Tsholofelo Thipe

Personal information
- Full name: Tsholofelo Selemela-Thipe
- Nationality: South Africa
- Born: 9 December 1986 (age 39) Rustenburg, North West Province, South Africa
- Height: 1.50 m (4 ft 11 in)
- Weight: 51 kg (112 lb)

Sport
- Sport: Athletics
- Event: Sprint
- Club: Royal Bafokeng Athletics
- Coached by: Eugene Thipe

Achievements and titles
- Personal best: 400 m: 51.15 s (2009)

Medal record
Women's athletics
Representing South Africa
African Championships
| Bronze medal – third place | 2008 Addis Ababa | 4×100 m |

= Tsholofelo Thipe =

South African sprinter (born 1986)

Tsholofelo Thipe (née Selemela) (born 9 December 1986) is a South African sprinter, who specialized in the 400 metres. She set a personal best time of 51.15 seconds by winning the 400 metres event at the 2009 South African Championships in Stellenbosch. She was born in Rustenburg, North West Province.

==Career and training==
Thipe was one of the first black women to represent South Africa on the track when she competed in the 400 metres at the 2008 Summer Olympics in Beijing. She ran in the sixth heat against seven other athletes, including Jamaica's Novlene Williams and Great Britain's Nicola Sanders, both of whom were heavy favorites in this event. She finished the race in sixth place, seventy-three hundredths (0.73) of a second ahead of Albania's Klodiana Shala, with a time of 54.11 seconds. Thipe failed to advance into the semi-finals, as she placed forty-third overall, and finished below the three automatic-advancement slots for the next round.

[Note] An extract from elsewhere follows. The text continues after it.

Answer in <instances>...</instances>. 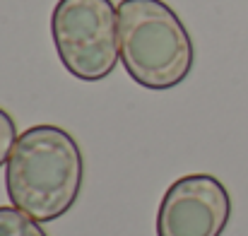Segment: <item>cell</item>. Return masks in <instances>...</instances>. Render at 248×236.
<instances>
[{"mask_svg": "<svg viewBox=\"0 0 248 236\" xmlns=\"http://www.w3.org/2000/svg\"><path fill=\"white\" fill-rule=\"evenodd\" d=\"M17 138H19V135H17V128H15L12 116H10L5 109H0V166L7 164L10 152H12Z\"/></svg>", "mask_w": 248, "mask_h": 236, "instance_id": "obj_6", "label": "cell"}, {"mask_svg": "<svg viewBox=\"0 0 248 236\" xmlns=\"http://www.w3.org/2000/svg\"><path fill=\"white\" fill-rule=\"evenodd\" d=\"M232 217L224 183L210 173H188L166 188L157 210V236H222Z\"/></svg>", "mask_w": 248, "mask_h": 236, "instance_id": "obj_4", "label": "cell"}, {"mask_svg": "<svg viewBox=\"0 0 248 236\" xmlns=\"http://www.w3.org/2000/svg\"><path fill=\"white\" fill-rule=\"evenodd\" d=\"M84 181L82 150L58 126L27 128L5 164V188L15 207L36 222H56L80 198Z\"/></svg>", "mask_w": 248, "mask_h": 236, "instance_id": "obj_1", "label": "cell"}, {"mask_svg": "<svg viewBox=\"0 0 248 236\" xmlns=\"http://www.w3.org/2000/svg\"><path fill=\"white\" fill-rule=\"evenodd\" d=\"M118 46L125 73L145 89H171L193 70V39L164 0H121Z\"/></svg>", "mask_w": 248, "mask_h": 236, "instance_id": "obj_2", "label": "cell"}, {"mask_svg": "<svg viewBox=\"0 0 248 236\" xmlns=\"http://www.w3.org/2000/svg\"><path fill=\"white\" fill-rule=\"evenodd\" d=\"M0 236H48L44 227L19 207H0Z\"/></svg>", "mask_w": 248, "mask_h": 236, "instance_id": "obj_5", "label": "cell"}, {"mask_svg": "<svg viewBox=\"0 0 248 236\" xmlns=\"http://www.w3.org/2000/svg\"><path fill=\"white\" fill-rule=\"evenodd\" d=\"M51 34L58 58L73 78L99 82L116 70L121 58L118 7L111 0H58Z\"/></svg>", "mask_w": 248, "mask_h": 236, "instance_id": "obj_3", "label": "cell"}]
</instances>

Thipe also sought to qualify for her second Olympics in London. She finished fifth in the final of the 400 metres at the 2012 African Athletics Championships in Porto-Novo, Benin; however, her time of 52.26 seconds was insufficient to secure her place at the Olympics. On October 16, 2012, Thipe was among the ten South African athletes who had failed the drug test for banned substances, including norandrosterone, from the African Championships. She blamed the national team's doctor for prescribing her a contraceptive pill called Norlevo, which contains the banned substance, and slammed Athletics South Africa (ASA) for their failure to follow correct procedure by disclosing the results of her doping test to the media before convening a hearing in which she could defend herself.

Thipe is also a resident athlete of Royal Bafokeng Athletics Club in Rustenburg. She is trained by her husband, Eugene Thipe, who also coaches sprinter and national record holder Simon Magakwe, a three-time finalist at the African Athletics Championships.